The honest gotcha: it’s not private, and making it so hurts
My second discovery is less poetic. MiroFish, as it is, phones home: memory lives on Zep Cloud (SaaS), inference on Alibaba Bailian. For a confidential corpus — the “serious” use the project itself claims, testing policy and PR at zero risk — it’s a no. So I mapped what it would take to bring it entirely onto your own iron, and the sharp edges are instructive:
- Zep → Graphiti + FalkorDB. Zep is the SaaS built on top of Graphiti (OSS, Apache-2.0); FalkorDB is the graph with a Redis protocol. I counted 11 Zep SDK methods used across 9 files —
graph.search(),node.get_by_graph_id(),graph.add()… — to replicate behind an adapter with an identical interface, so the calling code doesn’t change. - The async/sync hell. Graphiti is entirely
async; Flask is synchronous and the memory updater already uses threads+queues. A naiveasyncio.run()per call destroys the persistent connections to FalkorDB. You need a single background event loop andrun_coroutine_threadsafe().nest_asynciojust masks the problem. - The silent killer. Graphiti extracts entities by calling an LLM that must return valid JSON. If vLLM starts without guided decoding (
--guided-decoding-backend), extraction “succeeds” without errors but the graph stays empty: zero nodes, garbage simulations, and you only notice at the end. Mandatory smoke test: after the ingest, count the nodes. - The VRAM math. Qwen2.5-72B in FP16 wants ~144 GB; an H100 has 80. It doesn’t fit. Either AWQ (~40 GB) or tensor-parallel across two cards.

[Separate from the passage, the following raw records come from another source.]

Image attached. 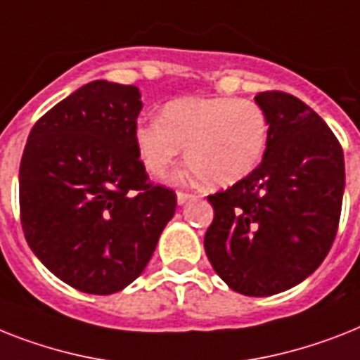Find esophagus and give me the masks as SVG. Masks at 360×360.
I'll list each match as a JSON object with an SVG mask.
<instances>
[{
    "mask_svg": "<svg viewBox=\"0 0 360 360\" xmlns=\"http://www.w3.org/2000/svg\"><path fill=\"white\" fill-rule=\"evenodd\" d=\"M190 200H194V195L186 194V192H177V203H179V205H183V203H186V201Z\"/></svg>",
    "mask_w": 360,
    "mask_h": 360,
    "instance_id": "esophagus-1",
    "label": "esophagus"
}]
</instances>
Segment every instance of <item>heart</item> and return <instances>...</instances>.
Instances as JSON below:
<instances>
[{
	"instance_id": "1",
	"label": "heart",
	"mask_w": 360,
	"mask_h": 360,
	"mask_svg": "<svg viewBox=\"0 0 360 360\" xmlns=\"http://www.w3.org/2000/svg\"><path fill=\"white\" fill-rule=\"evenodd\" d=\"M142 165L165 177L185 160L203 185L227 188L261 165L268 144V118L251 99L181 98L165 105L160 118L140 120L133 131Z\"/></svg>"
}]
</instances>
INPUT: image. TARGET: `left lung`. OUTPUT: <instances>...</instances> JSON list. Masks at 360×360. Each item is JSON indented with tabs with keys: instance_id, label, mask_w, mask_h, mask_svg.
Instances as JSON below:
<instances>
[{
	"instance_id": "left-lung-1",
	"label": "left lung",
	"mask_w": 360,
	"mask_h": 360,
	"mask_svg": "<svg viewBox=\"0 0 360 360\" xmlns=\"http://www.w3.org/2000/svg\"><path fill=\"white\" fill-rule=\"evenodd\" d=\"M255 101L268 118L264 157L246 179L209 195L214 220L203 244L229 288L264 297L322 264L337 236L346 174L337 136L302 99L271 90Z\"/></svg>"
}]
</instances>
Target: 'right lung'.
<instances>
[{
  "mask_svg": "<svg viewBox=\"0 0 360 360\" xmlns=\"http://www.w3.org/2000/svg\"><path fill=\"white\" fill-rule=\"evenodd\" d=\"M140 110L136 86L92 81L44 114L23 150L25 240L53 276L86 294L133 283L177 207L136 153Z\"/></svg>",
  "mask_w": 360,
  "mask_h": 360,
  "instance_id": "right-lung-1",
  "label": "right lung"
}]
</instances>
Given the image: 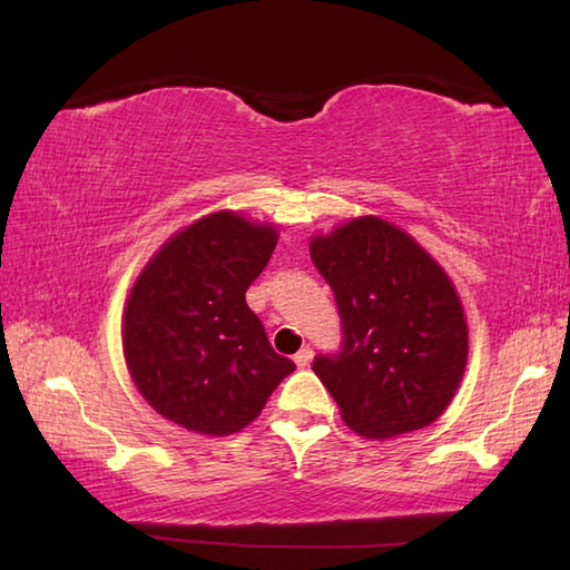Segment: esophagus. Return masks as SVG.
Listing matches in <instances>:
<instances>
[{"label":"esophagus","instance_id":"34e87169","mask_svg":"<svg viewBox=\"0 0 570 570\" xmlns=\"http://www.w3.org/2000/svg\"><path fill=\"white\" fill-rule=\"evenodd\" d=\"M311 360H313V350H311V347H303V350L294 356V362H296V366H298V368L308 366V364H311Z\"/></svg>","mask_w":570,"mask_h":570}]
</instances>
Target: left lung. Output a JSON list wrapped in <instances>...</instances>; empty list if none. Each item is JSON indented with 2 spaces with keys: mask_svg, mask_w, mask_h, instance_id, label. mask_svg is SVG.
Instances as JSON below:
<instances>
[{
  "mask_svg": "<svg viewBox=\"0 0 570 570\" xmlns=\"http://www.w3.org/2000/svg\"><path fill=\"white\" fill-rule=\"evenodd\" d=\"M311 257L335 291L345 333L340 354H317L313 372L345 425L368 440L432 425L469 360L464 306L446 272L379 216L313 235Z\"/></svg>",
  "mask_w": 570,
  "mask_h": 570,
  "instance_id": "obj_1",
  "label": "left lung"
}]
</instances>
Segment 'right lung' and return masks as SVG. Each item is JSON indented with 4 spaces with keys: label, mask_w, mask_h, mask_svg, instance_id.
Listing matches in <instances>:
<instances>
[{
    "label": "right lung",
    "mask_w": 570,
    "mask_h": 570,
    "mask_svg": "<svg viewBox=\"0 0 570 570\" xmlns=\"http://www.w3.org/2000/svg\"><path fill=\"white\" fill-rule=\"evenodd\" d=\"M276 240V225L216 210L171 235L138 274L124 308V356L165 420L235 434L296 368L272 350L245 301Z\"/></svg>",
    "instance_id": "obj_1"
}]
</instances>
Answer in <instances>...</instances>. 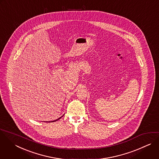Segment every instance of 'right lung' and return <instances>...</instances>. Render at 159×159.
Listing matches in <instances>:
<instances>
[{"mask_svg":"<svg viewBox=\"0 0 159 159\" xmlns=\"http://www.w3.org/2000/svg\"><path fill=\"white\" fill-rule=\"evenodd\" d=\"M63 116H61V117H59V118H58V119H56V120H53V121H52V122H55V121H57V120H59V119H61V117H63Z\"/></svg>","mask_w":159,"mask_h":159,"instance_id":"right-lung-1","label":"right lung"}]
</instances>
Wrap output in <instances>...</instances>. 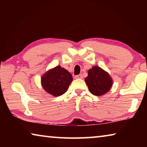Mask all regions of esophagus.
Instances as JSON below:
<instances>
[{
  "mask_svg": "<svg viewBox=\"0 0 147 147\" xmlns=\"http://www.w3.org/2000/svg\"><path fill=\"white\" fill-rule=\"evenodd\" d=\"M83 78V76H82V74L75 76V78L76 79H81V78Z\"/></svg>",
  "mask_w": 147,
  "mask_h": 147,
  "instance_id": "1",
  "label": "esophagus"
}]
</instances>
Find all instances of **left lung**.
Returning <instances> with one entry per match:
<instances>
[{"mask_svg": "<svg viewBox=\"0 0 147 147\" xmlns=\"http://www.w3.org/2000/svg\"><path fill=\"white\" fill-rule=\"evenodd\" d=\"M85 82L91 93L96 96H102L108 92L113 85L109 74L98 66H94L88 71Z\"/></svg>", "mask_w": 147, "mask_h": 147, "instance_id": "1", "label": "left lung"}]
</instances>
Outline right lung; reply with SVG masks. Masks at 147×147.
<instances>
[{"instance_id":"right-lung-1","label":"right lung","mask_w":147,"mask_h":147,"mask_svg":"<svg viewBox=\"0 0 147 147\" xmlns=\"http://www.w3.org/2000/svg\"><path fill=\"white\" fill-rule=\"evenodd\" d=\"M72 81V74L59 65L50 69L41 77L42 87L47 93L54 96L65 93Z\"/></svg>"}]
</instances>
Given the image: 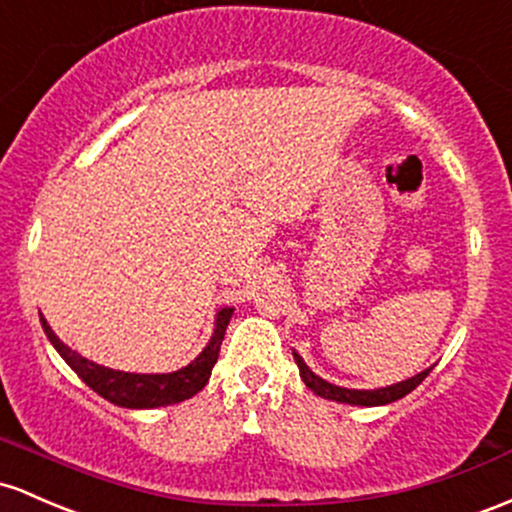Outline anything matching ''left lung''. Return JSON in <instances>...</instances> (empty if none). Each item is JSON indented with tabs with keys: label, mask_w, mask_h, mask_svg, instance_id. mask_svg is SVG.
Wrapping results in <instances>:
<instances>
[{
	"label": "left lung",
	"mask_w": 512,
	"mask_h": 512,
	"mask_svg": "<svg viewBox=\"0 0 512 512\" xmlns=\"http://www.w3.org/2000/svg\"><path fill=\"white\" fill-rule=\"evenodd\" d=\"M294 359H296V364H299V374L308 389H311L313 393H318L320 398H328V401H338V403H350V406H386V403L398 401V398L408 396V393H411L415 386H418L420 381L430 374V369H432V367L425 369V372L415 374V376H411V379L401 381V384L386 386V389L357 391V389H342V386H335V384H330V381L320 379L318 374H313L311 369L306 367V362H303L299 352H294Z\"/></svg>",
	"instance_id": "left-lung-1"
}]
</instances>
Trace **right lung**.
I'll use <instances>...</instances> for the list:
<instances>
[{"label": "right lung", "mask_w": 512, "mask_h": 512, "mask_svg": "<svg viewBox=\"0 0 512 512\" xmlns=\"http://www.w3.org/2000/svg\"><path fill=\"white\" fill-rule=\"evenodd\" d=\"M233 316V308H221L216 316V328L209 345L204 347L199 357L192 364L182 367L179 372L172 374H131V372H116V369L101 367V364L89 362L82 355H77L75 350L65 345L58 335L50 330L46 318L41 316L43 330H46L48 340L53 342V347L58 350V355L70 364V369L75 372L89 389H94L101 398L111 401L114 406L121 408H160V406H172V403L187 401L194 393H199L209 384V376L213 364H216L218 352H221L223 335Z\"/></svg>", "instance_id": "add662e5"}]
</instances>
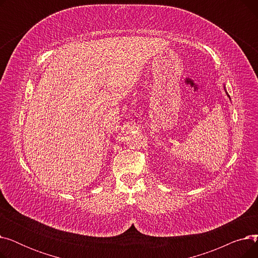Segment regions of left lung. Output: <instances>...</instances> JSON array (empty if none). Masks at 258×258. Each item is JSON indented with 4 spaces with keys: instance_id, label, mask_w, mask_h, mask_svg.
<instances>
[{
    "instance_id": "8db88e82",
    "label": "left lung",
    "mask_w": 258,
    "mask_h": 258,
    "mask_svg": "<svg viewBox=\"0 0 258 258\" xmlns=\"http://www.w3.org/2000/svg\"><path fill=\"white\" fill-rule=\"evenodd\" d=\"M225 92H226V94H227V95H228V93H227V91H226V88H225ZM228 97H229V98H230V96H229V95H228Z\"/></svg>"
}]
</instances>
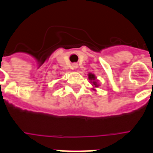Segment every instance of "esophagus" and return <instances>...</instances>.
Wrapping results in <instances>:
<instances>
[{
	"label": "esophagus",
	"mask_w": 153,
	"mask_h": 153,
	"mask_svg": "<svg viewBox=\"0 0 153 153\" xmlns=\"http://www.w3.org/2000/svg\"><path fill=\"white\" fill-rule=\"evenodd\" d=\"M72 67H73V69H77V68H78V65H77V64H74L73 65H72Z\"/></svg>",
	"instance_id": "1"
}]
</instances>
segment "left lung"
I'll return each instance as SVG.
<instances>
[{
  "label": "left lung",
  "mask_w": 153,
  "mask_h": 153,
  "mask_svg": "<svg viewBox=\"0 0 153 153\" xmlns=\"http://www.w3.org/2000/svg\"><path fill=\"white\" fill-rule=\"evenodd\" d=\"M88 79L91 81V83H93V90H95L94 88H97L99 86V84H97V78L95 76L94 74L89 73L88 74Z\"/></svg>",
  "instance_id": "obj_1"
}]
</instances>
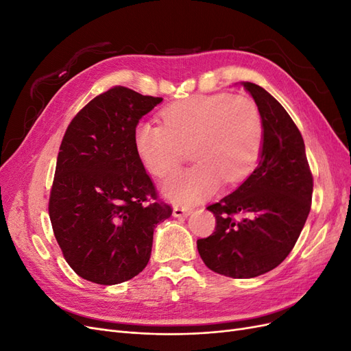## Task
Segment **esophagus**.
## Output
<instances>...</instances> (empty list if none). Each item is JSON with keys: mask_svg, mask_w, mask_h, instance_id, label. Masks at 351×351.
<instances>
[{"mask_svg": "<svg viewBox=\"0 0 351 351\" xmlns=\"http://www.w3.org/2000/svg\"><path fill=\"white\" fill-rule=\"evenodd\" d=\"M190 214H192V209L189 208H180V206H176L173 209V215L176 218H183V217H189Z\"/></svg>", "mask_w": 351, "mask_h": 351, "instance_id": "esophagus-1", "label": "esophagus"}]
</instances>
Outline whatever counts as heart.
Returning <instances> with one entry per match:
<instances>
[{"instance_id":"b5f03b06","label":"heart","mask_w":351,"mask_h":351,"mask_svg":"<svg viewBox=\"0 0 351 351\" xmlns=\"http://www.w3.org/2000/svg\"><path fill=\"white\" fill-rule=\"evenodd\" d=\"M263 142L262 117L250 99L202 95L169 105L162 125L142 121L134 129V149L152 176L165 178L192 147L195 167L173 176L162 195L177 205H196L218 192L222 182L236 184L258 164Z\"/></svg>"}]
</instances>
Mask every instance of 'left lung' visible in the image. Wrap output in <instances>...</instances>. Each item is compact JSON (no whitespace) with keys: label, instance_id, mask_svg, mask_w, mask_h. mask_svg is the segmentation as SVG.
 I'll return each mask as SVG.
<instances>
[{"label":"left lung","instance_id":"1","mask_svg":"<svg viewBox=\"0 0 351 351\" xmlns=\"http://www.w3.org/2000/svg\"><path fill=\"white\" fill-rule=\"evenodd\" d=\"M240 84L262 117L261 156L234 192L208 206L217 227L197 240V250L210 271L253 278L277 268L294 247L311 212L313 178L303 137L289 112L258 84Z\"/></svg>","mask_w":351,"mask_h":351}]
</instances>
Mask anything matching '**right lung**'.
<instances>
[{
    "label": "right lung",
    "mask_w": 351,
    "mask_h": 351,
    "mask_svg": "<svg viewBox=\"0 0 351 351\" xmlns=\"http://www.w3.org/2000/svg\"><path fill=\"white\" fill-rule=\"evenodd\" d=\"M162 98L115 86L69 124L60 146L49 218L79 277L112 285L149 262L154 228L171 217L134 149V129ZM154 199V202L150 200Z\"/></svg>",
    "instance_id": "1"
}]
</instances>
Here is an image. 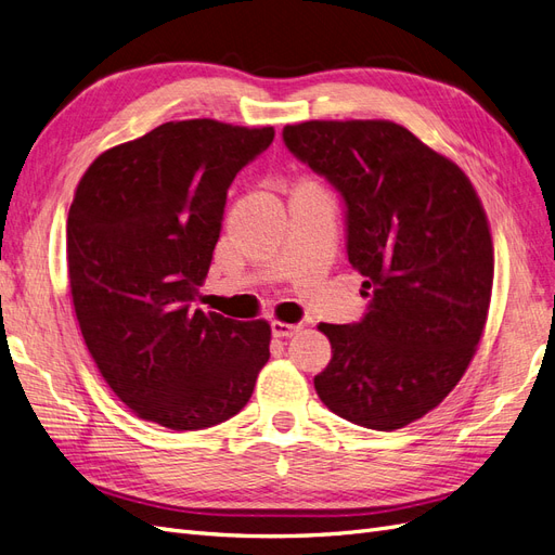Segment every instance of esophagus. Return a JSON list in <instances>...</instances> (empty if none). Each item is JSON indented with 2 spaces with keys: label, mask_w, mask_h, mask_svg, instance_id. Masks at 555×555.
<instances>
[{
  "label": "esophagus",
  "mask_w": 555,
  "mask_h": 555,
  "mask_svg": "<svg viewBox=\"0 0 555 555\" xmlns=\"http://www.w3.org/2000/svg\"><path fill=\"white\" fill-rule=\"evenodd\" d=\"M300 326H296V324H287V322H271V331H273V335L275 338H292V335L298 331Z\"/></svg>",
  "instance_id": "34e87169"
}]
</instances>
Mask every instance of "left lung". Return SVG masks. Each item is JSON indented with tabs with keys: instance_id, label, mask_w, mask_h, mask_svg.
Masks as SVG:
<instances>
[{
	"instance_id": "8db88e82",
	"label": "left lung",
	"mask_w": 555,
	"mask_h": 555,
	"mask_svg": "<svg viewBox=\"0 0 555 555\" xmlns=\"http://www.w3.org/2000/svg\"><path fill=\"white\" fill-rule=\"evenodd\" d=\"M282 139L340 192L347 257L371 298L361 322L319 324L333 359L314 389L357 426H408L449 396L481 340L493 289L481 201L456 164L389 120H310Z\"/></svg>"
}]
</instances>
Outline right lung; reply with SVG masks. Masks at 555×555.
Segmentation results:
<instances>
[{
    "label": "right lung",
    "mask_w": 555,
    "mask_h": 555,
    "mask_svg": "<svg viewBox=\"0 0 555 555\" xmlns=\"http://www.w3.org/2000/svg\"><path fill=\"white\" fill-rule=\"evenodd\" d=\"M273 127L166 122L99 155L66 220L78 326L113 393L145 422L201 430L238 414L271 351L263 319L194 308L233 178Z\"/></svg>",
    "instance_id": "1"
}]
</instances>
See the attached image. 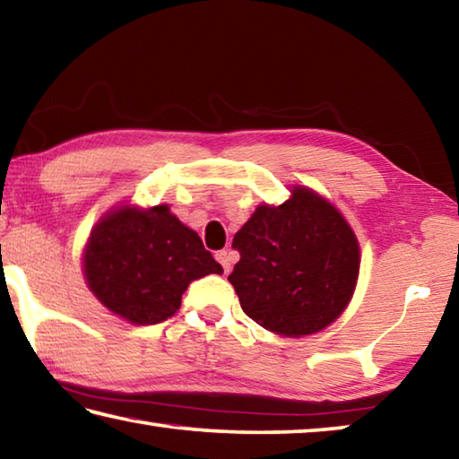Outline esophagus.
I'll use <instances>...</instances> for the list:
<instances>
[{"label":"esophagus","mask_w":459,"mask_h":459,"mask_svg":"<svg viewBox=\"0 0 459 459\" xmlns=\"http://www.w3.org/2000/svg\"><path fill=\"white\" fill-rule=\"evenodd\" d=\"M216 261H219L222 265L224 273H229V271H230V253L229 251H219V253H216Z\"/></svg>","instance_id":"34e87169"}]
</instances>
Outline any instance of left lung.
<instances>
[{"instance_id":"left-lung-1","label":"left lung","mask_w":459,"mask_h":459,"mask_svg":"<svg viewBox=\"0 0 459 459\" xmlns=\"http://www.w3.org/2000/svg\"><path fill=\"white\" fill-rule=\"evenodd\" d=\"M283 204H259L232 238L229 275L243 312L263 328L301 338L328 328L351 304L360 247L351 224L320 194L293 186Z\"/></svg>"}]
</instances>
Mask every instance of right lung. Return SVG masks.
<instances>
[{
  "instance_id": "obj_1",
  "label": "right lung",
  "mask_w": 459,
  "mask_h": 459,
  "mask_svg": "<svg viewBox=\"0 0 459 459\" xmlns=\"http://www.w3.org/2000/svg\"><path fill=\"white\" fill-rule=\"evenodd\" d=\"M82 273L108 312L135 325L168 320L194 279L222 273L168 204H121L100 216L82 251Z\"/></svg>"
}]
</instances>
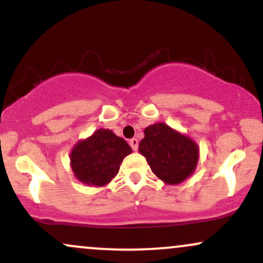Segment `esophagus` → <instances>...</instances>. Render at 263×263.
Returning a JSON list of instances; mask_svg holds the SVG:
<instances>
[{
    "label": "esophagus",
    "mask_w": 263,
    "mask_h": 263,
    "mask_svg": "<svg viewBox=\"0 0 263 263\" xmlns=\"http://www.w3.org/2000/svg\"><path fill=\"white\" fill-rule=\"evenodd\" d=\"M129 146L132 147V149H134V151H137L138 149V140H137V138H131V140H129Z\"/></svg>",
    "instance_id": "esophagus-1"
}]
</instances>
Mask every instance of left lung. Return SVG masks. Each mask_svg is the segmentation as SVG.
I'll use <instances>...</instances> for the list:
<instances>
[{"instance_id":"1","label":"left lung","mask_w":263,"mask_h":263,"mask_svg":"<svg viewBox=\"0 0 263 263\" xmlns=\"http://www.w3.org/2000/svg\"><path fill=\"white\" fill-rule=\"evenodd\" d=\"M138 149L146 157L153 173L168 184L182 183L197 167V144L164 123H156L144 129V138Z\"/></svg>"}]
</instances>
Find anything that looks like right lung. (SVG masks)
<instances>
[{
  "mask_svg": "<svg viewBox=\"0 0 263 263\" xmlns=\"http://www.w3.org/2000/svg\"><path fill=\"white\" fill-rule=\"evenodd\" d=\"M132 152L123 138L110 129L100 128L81 141L70 155L75 177L87 185H105L119 173L123 158Z\"/></svg>",
  "mask_w": 263,
  "mask_h": 263,
  "instance_id": "1",
  "label": "right lung"
}]
</instances>
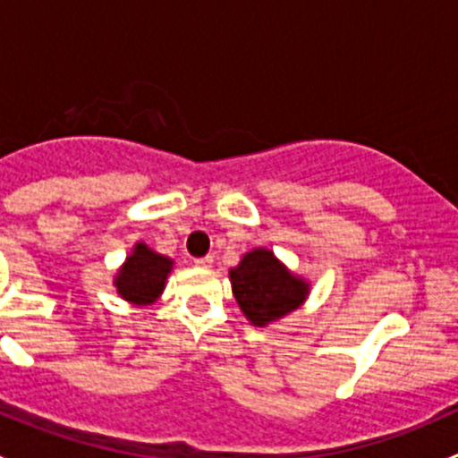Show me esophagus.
Instances as JSON below:
<instances>
[{
    "mask_svg": "<svg viewBox=\"0 0 458 458\" xmlns=\"http://www.w3.org/2000/svg\"><path fill=\"white\" fill-rule=\"evenodd\" d=\"M212 261H215V259H212L210 255L195 259V263H197V266H199V267H210V266H212Z\"/></svg>",
    "mask_w": 458,
    "mask_h": 458,
    "instance_id": "34e87169",
    "label": "esophagus"
}]
</instances>
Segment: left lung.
<instances>
[{
  "label": "left lung",
  "instance_id": "obj_1",
  "mask_svg": "<svg viewBox=\"0 0 458 458\" xmlns=\"http://www.w3.org/2000/svg\"><path fill=\"white\" fill-rule=\"evenodd\" d=\"M233 293L243 315L255 326H266L288 315L303 303L308 284L293 276L270 250L248 252L237 267L230 270Z\"/></svg>",
  "mask_w": 458,
  "mask_h": 458
}]
</instances>
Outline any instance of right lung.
<instances>
[{
  "label": "right lung",
  "mask_w": 458,
  "mask_h": 458,
  "mask_svg": "<svg viewBox=\"0 0 458 458\" xmlns=\"http://www.w3.org/2000/svg\"><path fill=\"white\" fill-rule=\"evenodd\" d=\"M170 267H173V261L168 257L157 255L143 243H137L135 252L126 259L119 276L114 279L117 293L137 306L152 303L164 290Z\"/></svg>",
  "instance_id": "right-lung-1"
}]
</instances>
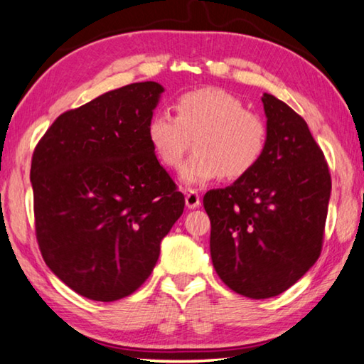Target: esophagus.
<instances>
[{
  "label": "esophagus",
  "mask_w": 364,
  "mask_h": 364,
  "mask_svg": "<svg viewBox=\"0 0 364 364\" xmlns=\"http://www.w3.org/2000/svg\"><path fill=\"white\" fill-rule=\"evenodd\" d=\"M186 205L190 208V210H195V208H198L201 205V196L196 190H192V188L187 190Z\"/></svg>",
  "instance_id": "1"
}]
</instances>
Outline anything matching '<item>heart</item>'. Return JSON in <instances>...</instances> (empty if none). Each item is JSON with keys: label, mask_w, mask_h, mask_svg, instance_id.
Wrapping results in <instances>:
<instances>
[{"label": "heart", "mask_w": 364, "mask_h": 364, "mask_svg": "<svg viewBox=\"0 0 364 364\" xmlns=\"http://www.w3.org/2000/svg\"><path fill=\"white\" fill-rule=\"evenodd\" d=\"M176 116L153 112L146 140L164 168L177 169L195 140L196 153L181 171L188 186L245 177L261 163L269 143L263 116L245 109L243 101L223 88H200L174 101Z\"/></svg>", "instance_id": "b5f03b06"}]
</instances>
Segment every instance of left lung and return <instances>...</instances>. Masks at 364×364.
Wrapping results in <instances>:
<instances>
[{
  "label": "left lung",
  "mask_w": 364,
  "mask_h": 364,
  "mask_svg": "<svg viewBox=\"0 0 364 364\" xmlns=\"http://www.w3.org/2000/svg\"><path fill=\"white\" fill-rule=\"evenodd\" d=\"M261 100L269 127L263 159L203 198L214 269L230 290L255 300L282 294L316 263L332 187L305 119L269 93Z\"/></svg>",
  "instance_id": "left-lung-1"
}]
</instances>
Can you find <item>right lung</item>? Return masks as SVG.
<instances>
[{
  "label": "right lung",
  "instance_id": "add662e5",
  "mask_svg": "<svg viewBox=\"0 0 364 364\" xmlns=\"http://www.w3.org/2000/svg\"><path fill=\"white\" fill-rule=\"evenodd\" d=\"M164 88L139 82L63 112L33 150L35 235L77 294L114 301L140 287L186 198L158 163L146 124Z\"/></svg>",
  "mask_w": 364,
  "mask_h": 364
}]
</instances>
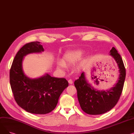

How it’s going (real status)
I’ll be honest: I didn’t run the full 144 rounds. The README says so explicitly — “high consumption, try first with fewer than 40 rounds” — and without an LLM key and a Zep account the simulation doesn’t start. I read the code thoroughly, traced the loop, and designed the on-prem migration; the Graphiti+FalkorDB adapter is designed, not built. The upstream project is alive and real (it’s on Trendshift, it has a public demo); my exploration is at the level of architecture and “what would happen if”. The jump between “documented” and “run at home” stays right there, in those four sharp edges above.
What I learned
That the word “prediction” here is a Trojan horse. MiroFish doesn’t estimate a future: it cultivates one, and the quality of the result depends less on the model and more on the loop — on the fidelity with which every micro-action returns to being shared memory. The most important piece of code isn’t the LLM: it’s those five lines that turn a like into a sentence and put it back into the graph. And I learned, again, that “open-source” and “self-hosted” aren’t synonyms: a project can be entirely on GitHub and remain, in fact, a client of two clouds. The distance between the two is measured in adapters, event loops and VRAM — not in licenses.
Someone else’s project, public: github.com/666ghj/MiroFish · simulation engine: OASIS / CAMEL-AI. I just looked inside it.